Given material ::
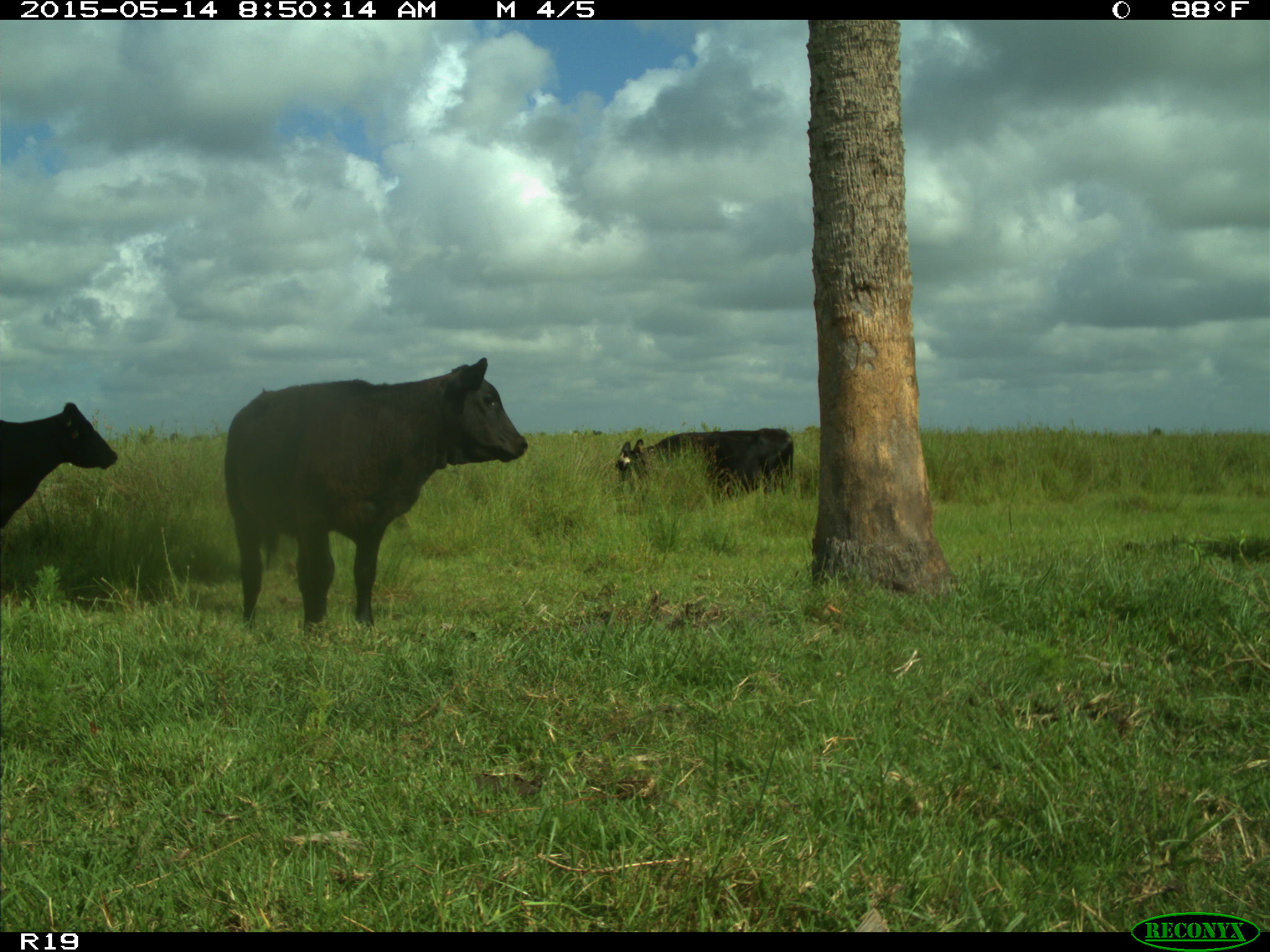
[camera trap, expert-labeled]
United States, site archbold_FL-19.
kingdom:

Activity ::
Apart from the pictures, every line above must be repeated exactly.

Exercise response ::
[camera trap, expert-labeled]
United States, site archbold_FL-19.
kingdom:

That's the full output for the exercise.